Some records
* START *

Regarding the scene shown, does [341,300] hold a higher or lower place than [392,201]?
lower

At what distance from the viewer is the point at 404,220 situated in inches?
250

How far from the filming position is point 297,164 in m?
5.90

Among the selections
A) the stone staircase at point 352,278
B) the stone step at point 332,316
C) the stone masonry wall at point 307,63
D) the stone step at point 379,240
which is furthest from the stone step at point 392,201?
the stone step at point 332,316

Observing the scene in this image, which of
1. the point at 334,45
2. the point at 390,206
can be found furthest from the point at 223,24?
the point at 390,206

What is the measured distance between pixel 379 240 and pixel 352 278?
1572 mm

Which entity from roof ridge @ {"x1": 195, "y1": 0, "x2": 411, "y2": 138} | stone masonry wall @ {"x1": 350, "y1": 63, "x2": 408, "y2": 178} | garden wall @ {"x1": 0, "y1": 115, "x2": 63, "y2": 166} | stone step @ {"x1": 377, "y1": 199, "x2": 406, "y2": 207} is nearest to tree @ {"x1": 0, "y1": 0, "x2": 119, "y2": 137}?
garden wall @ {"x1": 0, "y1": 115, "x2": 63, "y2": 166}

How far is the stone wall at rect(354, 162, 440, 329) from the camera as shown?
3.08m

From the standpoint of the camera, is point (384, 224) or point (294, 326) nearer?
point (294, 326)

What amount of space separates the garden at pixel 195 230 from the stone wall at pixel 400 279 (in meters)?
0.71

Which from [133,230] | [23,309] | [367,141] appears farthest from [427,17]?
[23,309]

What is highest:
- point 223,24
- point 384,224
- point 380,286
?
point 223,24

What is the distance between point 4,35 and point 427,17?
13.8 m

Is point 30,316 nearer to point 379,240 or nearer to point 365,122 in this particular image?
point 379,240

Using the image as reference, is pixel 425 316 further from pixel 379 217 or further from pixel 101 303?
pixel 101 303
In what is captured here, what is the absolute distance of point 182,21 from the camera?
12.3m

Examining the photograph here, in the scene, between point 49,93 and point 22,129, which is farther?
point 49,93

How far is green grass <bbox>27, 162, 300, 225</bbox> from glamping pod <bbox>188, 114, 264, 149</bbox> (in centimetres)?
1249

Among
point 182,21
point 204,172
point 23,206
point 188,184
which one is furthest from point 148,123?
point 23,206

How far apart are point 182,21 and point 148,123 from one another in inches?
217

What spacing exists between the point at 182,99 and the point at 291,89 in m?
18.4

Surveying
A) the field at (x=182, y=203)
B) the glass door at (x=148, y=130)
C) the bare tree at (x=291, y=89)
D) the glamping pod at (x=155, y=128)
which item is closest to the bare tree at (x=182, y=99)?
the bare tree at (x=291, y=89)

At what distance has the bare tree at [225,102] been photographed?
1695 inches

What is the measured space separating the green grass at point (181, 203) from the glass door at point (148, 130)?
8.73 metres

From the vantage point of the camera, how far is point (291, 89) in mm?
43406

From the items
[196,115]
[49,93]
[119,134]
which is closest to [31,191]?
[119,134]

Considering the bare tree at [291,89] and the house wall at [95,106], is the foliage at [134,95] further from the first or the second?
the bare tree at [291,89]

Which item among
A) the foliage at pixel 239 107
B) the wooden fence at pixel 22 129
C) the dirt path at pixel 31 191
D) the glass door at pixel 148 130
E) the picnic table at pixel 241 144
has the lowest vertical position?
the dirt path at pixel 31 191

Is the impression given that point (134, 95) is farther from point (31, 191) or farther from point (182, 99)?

* END *

TASK:
Please set out every line of the records above as a numbered list, leaving out the blank lines.

SOLUTION BELOW:
1. Regarding the scene shown, does [341,300] hold a higher or lower place than [392,201]?
2. lower
3. At what distance from the viewer is the point at 404,220 situated in inches?
4. 250
5. How far from the filming position is point 297,164 in m?
6. 5.90
7. Among the selections
8. A) the stone staircase at point 352,278
9. B) the stone step at point 332,316
10. C) the stone masonry wall at point 307,63
11. D) the stone step at point 379,240
12. which is furthest from the stone step at point 392,201?
13. the stone step at point 332,316
14. Observing the scene in this image, which of
15. 1. the point at 334,45
16. 2. the point at 390,206
17. can be found furthest from the point at 223,24?
18. the point at 390,206
19. What is the measured distance between pixel 379 240 and pixel 352 278?
20. 1572 mm
21. Which entity from roof ridge @ {"x1": 195, "y1": 0, "x2": 411, "y2": 138} | stone masonry wall @ {"x1": 350, "y1": 63, "x2": 408, "y2": 178} | garden wall @ {"x1": 0, "y1": 115, "x2": 63, "y2": 166} | stone step @ {"x1": 377, "y1": 199, "x2": 406, "y2": 207} is nearest to tree @ {"x1": 0, "y1": 0, "x2": 119, "y2": 137}?
22. garden wall @ {"x1": 0, "y1": 115, "x2": 63, "y2": 166}
23. How far is the stone wall at rect(354, 162, 440, 329) from the camera as shown?
24. 3.08m
25. From the standpoint of the camera, is point (384, 224) or point (294, 326) nearer?
26. point (294, 326)
27. What amount of space separates the garden at pixel 195 230 from the stone wall at pixel 400 279 (in meters)?
28. 0.71
29. Which from [133,230] | [23,309] | [367,141] appears farthest from [427,17]?
30. [23,309]
31. What is highest:
32. - point 223,24
33. - point 384,224
34. - point 380,286
35. ?
36. point 223,24
37. What is the distance between point 4,35 and point 427,17?
38. 13.8 m
39. Is point 30,316 nearer to point 379,240 or nearer to point 365,122 in this particular image?
40. point 379,240
41. Using the image as reference, is pixel 425 316 further from pixel 379 217 or further from pixel 101 303?
42. pixel 101 303
43. In what is captured here, what is the absolute distance of point 182,21 from the camera?
44. 12.3m
45. Examining the photograph here, in the scene, between point 49,93 and point 22,129, which is farther?
46. point 49,93
47. How far is green grass <bbox>27, 162, 300, 225</bbox> from glamping pod <bbox>188, 114, 264, 149</bbox> (in centimetres)?
48. 1249
49. Among
50. point 182,21
51. point 204,172
52. point 23,206
53. point 188,184
54. which one is furthest from point 148,123?
55. point 23,206
56. How far apart are point 182,21 and point 148,123 from one another in inches?
57. 217
58. What spacing exists between the point at 182,99 and the point at 291,89 in m?
59. 18.4
60. Surveying
61. A) the field at (x=182, y=203)
62. B) the glass door at (x=148, y=130)
63. C) the bare tree at (x=291, y=89)
64. D) the glamping pod at (x=155, y=128)
65. which item is closest to the bare tree at (x=182, y=99)?
66. the bare tree at (x=291, y=89)
67. At what distance has the bare tree at [225,102] been photographed?
68. 1695 inches
69. What is the measured space separating the green grass at point (181, 203) from the glass door at point (148, 130)?
70. 8.73 metres
71. From the vantage point of the camera, how far is point (291, 89) in mm?
72. 43406
73. From the items
74. [196,115]
75. [49,93]
76. [119,134]
77. which is closest to [31,191]?
78. [119,134]
79. Considering the bare tree at [291,89] and the house wall at [95,106], is the foliage at [134,95] further from the first or the second?
80. the bare tree at [291,89]
81. Which item among
82. A) the foliage at pixel 239 107
83. B) the wooden fence at pixel 22 129
84. C) the dirt path at pixel 31 191
85. D) the glass door at pixel 148 130
86. E) the picnic table at pixel 241 144
87. has the lowest vertical position?
88. the dirt path at pixel 31 191
89. Is the impression given that point (134, 95) is farther from point (31, 191) or farther from point (182, 99)?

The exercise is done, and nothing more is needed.